Children of authoritative parents:

  • Are self-confident about their abilities to learn new things.
  • Develop good social skills.
  • Have good emotional control and regulation.
  • Tend to have happier dispositions.

Authoritarian Parenting

The authoritarian parenting style is about being strict and stern. It insists on unquestioning obedience, and enforces good behaviour through threats, shaming, and other punishments. As defined by psychologists, it is also a style associated with less parental warmth and responsiveness. When feedback does occur, it is often negative. Yelling and corporal punishment are also common in the authoritarian style. Authoritarian parents:

  • Do not encourage verbal give-and-take.
  • Expect their orders to be obeyed without question.
  • Do not usually attempt to explain the reasons for rules.
  • Tend to control their children through shaming, the withdrawal of love, or other punishments.
  • Authoritarian parents do not trust their children to make good choices. They hover over their kids in order to ensure that they do not make mistakes.

Effects on Children

Parenting styles have been associated with a variety of child outcomes including social skills and academic performance. The children of authoritarian parents may:

  • Associate obedience and success with love.
  • Display more aggressive behaviour outside the home.
  • Act fearful or overly shy around others.
  • Have lower self-esteem.
  • Have difficulty in social situations due to a lack of social competence.
  • Conform easily, yet also suffer from depression and anxiety.
  • Struggle with self-control because they are rarely able to make choices and experience natural consequences.

Permissive Parenting

Permissive or Indulgent parents mostly let their children do what they want, and offer limited guidance or direction. They are more like friends than parents. Permissive parents:

  • have discipline style is the opposite of strict.
  • They have limited or no rules and mostly let children figure problems out on their own.
  • Communication is open but these parents let children decide for themselves rather than giving direction.
  • Parents in this category tend to be warm and nurturing.
  • Expectations are typically minimal or not set by these parents.

Effects on Children

  • Display low achievement in many areas.
  • Make poor decisions.
  • May be more prone to delinquency and substance use.
  • Show more aggression and less emotional understanding.
  • Unable to manage their time or habits.

Uninvolved Parenting

Uninvolved parenting, sometimes referred to as neglectful parenting, is a style characterized by a lack of responsiveness to a child’s needs. Uninvolved parents make few to no demands of their children and they are often indifferent, dismissive, or even completely neglectful.

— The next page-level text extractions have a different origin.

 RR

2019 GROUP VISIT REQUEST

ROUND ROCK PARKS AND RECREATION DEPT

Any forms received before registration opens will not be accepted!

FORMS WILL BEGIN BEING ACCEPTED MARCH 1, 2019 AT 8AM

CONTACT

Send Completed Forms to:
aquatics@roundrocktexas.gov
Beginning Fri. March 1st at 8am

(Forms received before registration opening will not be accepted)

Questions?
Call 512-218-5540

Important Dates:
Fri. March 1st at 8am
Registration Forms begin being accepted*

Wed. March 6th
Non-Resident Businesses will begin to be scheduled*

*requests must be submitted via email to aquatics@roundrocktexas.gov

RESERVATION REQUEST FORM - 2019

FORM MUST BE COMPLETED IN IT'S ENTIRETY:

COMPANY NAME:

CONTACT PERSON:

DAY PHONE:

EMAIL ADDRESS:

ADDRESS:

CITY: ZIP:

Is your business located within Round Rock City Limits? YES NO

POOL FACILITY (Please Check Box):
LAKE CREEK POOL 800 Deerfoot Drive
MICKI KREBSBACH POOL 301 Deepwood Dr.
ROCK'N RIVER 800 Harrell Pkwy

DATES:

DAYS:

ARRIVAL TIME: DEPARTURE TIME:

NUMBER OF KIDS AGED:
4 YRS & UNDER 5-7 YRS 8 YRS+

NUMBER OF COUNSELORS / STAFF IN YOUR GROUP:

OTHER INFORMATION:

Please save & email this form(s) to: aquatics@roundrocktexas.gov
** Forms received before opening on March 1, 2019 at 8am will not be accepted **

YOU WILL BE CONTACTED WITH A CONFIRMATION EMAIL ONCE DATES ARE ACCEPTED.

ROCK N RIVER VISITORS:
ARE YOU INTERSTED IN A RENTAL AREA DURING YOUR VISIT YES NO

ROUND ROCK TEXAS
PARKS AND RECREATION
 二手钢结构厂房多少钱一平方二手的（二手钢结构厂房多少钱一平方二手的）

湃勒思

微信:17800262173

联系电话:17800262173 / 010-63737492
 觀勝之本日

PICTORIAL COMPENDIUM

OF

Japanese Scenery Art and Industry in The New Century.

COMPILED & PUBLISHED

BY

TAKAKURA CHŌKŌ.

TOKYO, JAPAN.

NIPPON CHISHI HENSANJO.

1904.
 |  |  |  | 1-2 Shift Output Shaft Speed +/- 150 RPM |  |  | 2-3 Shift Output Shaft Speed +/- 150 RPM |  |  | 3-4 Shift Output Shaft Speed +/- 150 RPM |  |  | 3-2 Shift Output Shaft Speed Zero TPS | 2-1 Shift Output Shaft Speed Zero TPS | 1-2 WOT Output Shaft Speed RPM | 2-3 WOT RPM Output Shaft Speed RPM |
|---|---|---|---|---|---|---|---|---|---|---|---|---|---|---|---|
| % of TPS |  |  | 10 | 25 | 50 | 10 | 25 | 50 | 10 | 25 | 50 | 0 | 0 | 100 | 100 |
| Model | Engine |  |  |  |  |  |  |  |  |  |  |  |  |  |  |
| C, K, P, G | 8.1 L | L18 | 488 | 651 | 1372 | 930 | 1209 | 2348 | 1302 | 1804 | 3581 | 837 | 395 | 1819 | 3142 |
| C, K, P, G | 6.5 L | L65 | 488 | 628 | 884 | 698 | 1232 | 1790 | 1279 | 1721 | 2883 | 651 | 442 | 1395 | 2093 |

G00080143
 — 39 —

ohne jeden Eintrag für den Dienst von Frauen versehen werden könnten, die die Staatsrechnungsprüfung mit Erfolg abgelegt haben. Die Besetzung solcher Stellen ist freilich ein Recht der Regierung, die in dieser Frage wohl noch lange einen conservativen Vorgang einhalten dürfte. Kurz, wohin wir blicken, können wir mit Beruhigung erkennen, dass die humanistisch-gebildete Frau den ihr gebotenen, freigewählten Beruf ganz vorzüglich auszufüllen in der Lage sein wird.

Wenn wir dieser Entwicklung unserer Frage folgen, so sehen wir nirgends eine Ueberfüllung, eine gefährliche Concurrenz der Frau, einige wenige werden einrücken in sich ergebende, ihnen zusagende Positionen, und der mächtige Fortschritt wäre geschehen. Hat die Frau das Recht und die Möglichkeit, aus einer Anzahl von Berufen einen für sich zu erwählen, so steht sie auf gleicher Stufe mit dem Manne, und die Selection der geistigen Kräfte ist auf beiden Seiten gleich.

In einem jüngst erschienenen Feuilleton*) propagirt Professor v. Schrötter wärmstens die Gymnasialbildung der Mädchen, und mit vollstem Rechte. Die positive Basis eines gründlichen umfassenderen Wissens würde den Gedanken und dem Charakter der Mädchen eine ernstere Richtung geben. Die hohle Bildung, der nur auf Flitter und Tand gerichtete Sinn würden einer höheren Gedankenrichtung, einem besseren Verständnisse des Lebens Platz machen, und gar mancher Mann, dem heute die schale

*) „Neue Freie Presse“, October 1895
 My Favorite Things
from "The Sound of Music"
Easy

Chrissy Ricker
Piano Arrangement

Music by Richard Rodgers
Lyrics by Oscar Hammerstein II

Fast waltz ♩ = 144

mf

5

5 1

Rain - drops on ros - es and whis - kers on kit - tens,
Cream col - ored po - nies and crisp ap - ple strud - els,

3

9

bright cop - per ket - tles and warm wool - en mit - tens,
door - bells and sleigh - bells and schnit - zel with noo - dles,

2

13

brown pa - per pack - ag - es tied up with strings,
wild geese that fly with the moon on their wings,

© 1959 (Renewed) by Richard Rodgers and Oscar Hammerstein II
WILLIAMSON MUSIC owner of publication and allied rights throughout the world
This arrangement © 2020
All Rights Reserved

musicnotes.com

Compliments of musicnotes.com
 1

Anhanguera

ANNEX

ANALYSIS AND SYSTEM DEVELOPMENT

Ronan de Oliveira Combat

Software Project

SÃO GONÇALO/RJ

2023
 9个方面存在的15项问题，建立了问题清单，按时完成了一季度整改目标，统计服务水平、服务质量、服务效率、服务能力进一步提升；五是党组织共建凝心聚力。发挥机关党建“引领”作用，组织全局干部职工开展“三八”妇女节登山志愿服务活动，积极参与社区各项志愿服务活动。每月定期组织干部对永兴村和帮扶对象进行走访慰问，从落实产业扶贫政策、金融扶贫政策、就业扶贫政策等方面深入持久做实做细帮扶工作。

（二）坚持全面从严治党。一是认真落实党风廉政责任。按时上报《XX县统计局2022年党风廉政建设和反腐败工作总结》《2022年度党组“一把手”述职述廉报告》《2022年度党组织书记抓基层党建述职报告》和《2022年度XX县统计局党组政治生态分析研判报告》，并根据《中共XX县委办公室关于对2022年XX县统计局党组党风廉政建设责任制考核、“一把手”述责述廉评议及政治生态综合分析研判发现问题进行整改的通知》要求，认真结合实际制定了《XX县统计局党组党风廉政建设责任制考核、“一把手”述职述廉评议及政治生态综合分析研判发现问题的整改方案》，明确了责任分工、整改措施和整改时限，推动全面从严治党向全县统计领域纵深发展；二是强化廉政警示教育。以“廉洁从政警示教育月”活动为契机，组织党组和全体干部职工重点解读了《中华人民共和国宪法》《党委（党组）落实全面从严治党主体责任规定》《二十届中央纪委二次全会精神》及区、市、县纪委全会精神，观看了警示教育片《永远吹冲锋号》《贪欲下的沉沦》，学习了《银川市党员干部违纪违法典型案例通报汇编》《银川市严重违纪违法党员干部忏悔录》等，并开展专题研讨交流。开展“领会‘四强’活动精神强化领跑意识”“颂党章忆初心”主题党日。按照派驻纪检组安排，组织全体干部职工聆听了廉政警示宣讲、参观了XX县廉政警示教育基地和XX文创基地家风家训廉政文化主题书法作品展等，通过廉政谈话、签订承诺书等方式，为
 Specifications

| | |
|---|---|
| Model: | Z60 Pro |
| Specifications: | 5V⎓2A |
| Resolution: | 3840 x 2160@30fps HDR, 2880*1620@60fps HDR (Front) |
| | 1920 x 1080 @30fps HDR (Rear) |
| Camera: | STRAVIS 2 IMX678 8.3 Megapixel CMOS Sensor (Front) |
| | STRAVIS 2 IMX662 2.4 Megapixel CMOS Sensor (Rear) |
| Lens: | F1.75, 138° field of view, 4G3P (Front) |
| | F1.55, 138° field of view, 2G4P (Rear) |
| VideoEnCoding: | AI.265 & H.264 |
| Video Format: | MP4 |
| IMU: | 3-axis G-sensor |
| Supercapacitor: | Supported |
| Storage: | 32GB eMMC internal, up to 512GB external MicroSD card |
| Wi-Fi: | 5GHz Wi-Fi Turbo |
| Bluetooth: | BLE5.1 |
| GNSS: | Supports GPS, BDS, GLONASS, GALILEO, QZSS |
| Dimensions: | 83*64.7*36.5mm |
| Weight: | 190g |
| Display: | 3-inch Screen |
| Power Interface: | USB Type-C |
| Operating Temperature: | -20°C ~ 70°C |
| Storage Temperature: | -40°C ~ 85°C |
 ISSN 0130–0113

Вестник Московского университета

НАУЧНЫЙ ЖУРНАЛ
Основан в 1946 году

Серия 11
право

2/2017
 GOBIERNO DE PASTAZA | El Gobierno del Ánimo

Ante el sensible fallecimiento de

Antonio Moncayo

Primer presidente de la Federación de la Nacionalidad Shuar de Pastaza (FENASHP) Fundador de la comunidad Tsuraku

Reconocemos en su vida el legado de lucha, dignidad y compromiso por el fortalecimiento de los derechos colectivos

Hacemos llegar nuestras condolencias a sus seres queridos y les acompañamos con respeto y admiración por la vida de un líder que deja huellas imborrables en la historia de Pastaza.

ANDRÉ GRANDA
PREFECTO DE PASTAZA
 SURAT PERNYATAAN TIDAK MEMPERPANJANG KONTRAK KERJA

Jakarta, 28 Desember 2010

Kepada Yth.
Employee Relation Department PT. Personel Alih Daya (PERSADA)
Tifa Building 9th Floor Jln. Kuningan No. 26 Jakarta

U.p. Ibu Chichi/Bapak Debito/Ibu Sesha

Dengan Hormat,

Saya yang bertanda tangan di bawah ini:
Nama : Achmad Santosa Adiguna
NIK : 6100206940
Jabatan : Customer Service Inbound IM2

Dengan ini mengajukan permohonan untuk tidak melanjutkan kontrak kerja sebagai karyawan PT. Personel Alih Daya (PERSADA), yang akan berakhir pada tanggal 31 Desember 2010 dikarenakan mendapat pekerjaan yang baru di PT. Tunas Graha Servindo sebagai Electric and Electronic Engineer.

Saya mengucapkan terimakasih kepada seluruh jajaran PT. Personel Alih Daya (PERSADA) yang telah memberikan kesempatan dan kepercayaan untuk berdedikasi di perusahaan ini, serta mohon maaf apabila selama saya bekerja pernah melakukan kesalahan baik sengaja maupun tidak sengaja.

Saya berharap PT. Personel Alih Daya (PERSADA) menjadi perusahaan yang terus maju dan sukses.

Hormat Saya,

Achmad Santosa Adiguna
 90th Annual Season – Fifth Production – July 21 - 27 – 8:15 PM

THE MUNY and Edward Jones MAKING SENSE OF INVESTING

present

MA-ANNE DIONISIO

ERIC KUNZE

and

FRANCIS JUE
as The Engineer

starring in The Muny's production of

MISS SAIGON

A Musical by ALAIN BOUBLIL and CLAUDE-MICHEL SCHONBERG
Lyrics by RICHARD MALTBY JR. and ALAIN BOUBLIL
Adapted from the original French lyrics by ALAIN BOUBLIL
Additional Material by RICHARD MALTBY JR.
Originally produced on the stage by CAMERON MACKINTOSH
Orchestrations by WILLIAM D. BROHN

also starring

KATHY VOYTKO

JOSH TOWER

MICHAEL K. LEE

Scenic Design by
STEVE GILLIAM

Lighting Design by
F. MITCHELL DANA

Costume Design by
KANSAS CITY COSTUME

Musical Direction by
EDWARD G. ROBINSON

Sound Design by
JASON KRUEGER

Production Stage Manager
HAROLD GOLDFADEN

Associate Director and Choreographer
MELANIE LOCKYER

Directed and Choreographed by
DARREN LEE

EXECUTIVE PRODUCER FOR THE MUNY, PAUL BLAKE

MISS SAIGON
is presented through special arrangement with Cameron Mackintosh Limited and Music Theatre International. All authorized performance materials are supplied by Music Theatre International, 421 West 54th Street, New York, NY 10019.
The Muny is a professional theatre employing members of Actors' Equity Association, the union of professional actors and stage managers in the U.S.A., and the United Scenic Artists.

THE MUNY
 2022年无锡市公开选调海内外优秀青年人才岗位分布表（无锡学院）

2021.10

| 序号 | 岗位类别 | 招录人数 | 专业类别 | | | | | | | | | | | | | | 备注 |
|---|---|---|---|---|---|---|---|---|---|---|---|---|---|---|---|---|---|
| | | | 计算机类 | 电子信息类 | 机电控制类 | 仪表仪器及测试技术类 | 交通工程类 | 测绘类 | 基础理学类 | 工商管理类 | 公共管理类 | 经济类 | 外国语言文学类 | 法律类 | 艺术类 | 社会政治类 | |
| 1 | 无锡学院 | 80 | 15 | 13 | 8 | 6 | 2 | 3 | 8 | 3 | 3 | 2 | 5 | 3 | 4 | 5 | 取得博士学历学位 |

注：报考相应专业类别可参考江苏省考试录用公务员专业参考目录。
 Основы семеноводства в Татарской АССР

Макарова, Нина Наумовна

Some uninvolved parents may be downright neglectful or even reject their children outright. Kids might be given the bare minimum they need for survival, such as shelter, nourishment, and clothing, yet little or nothing in the way of guidance or affection. Uninvolved parents:

  • May still have some basic limits such as curfews.
  • Act emotionally distant from their children.
  • Limit interactions with their children because they are too overwhelmed by their own problems.
  • Provide little or no supervision.
  • Set few or no expectations or demands for behaviour.
  • Show little warmth, love, and affection towards their children.
  • Skip school events and parent-teacher conferences.

Effects on Children

  • Anxious or stressed due to the lack of family support.
  • Are emotionally withdrawn.
  • Fear becoming dependent on other people.
  • Have an increased risk of substance abuse.
  • Must learn to provide for themselves.
  • Tend to exhibit more delinquency during adolescence.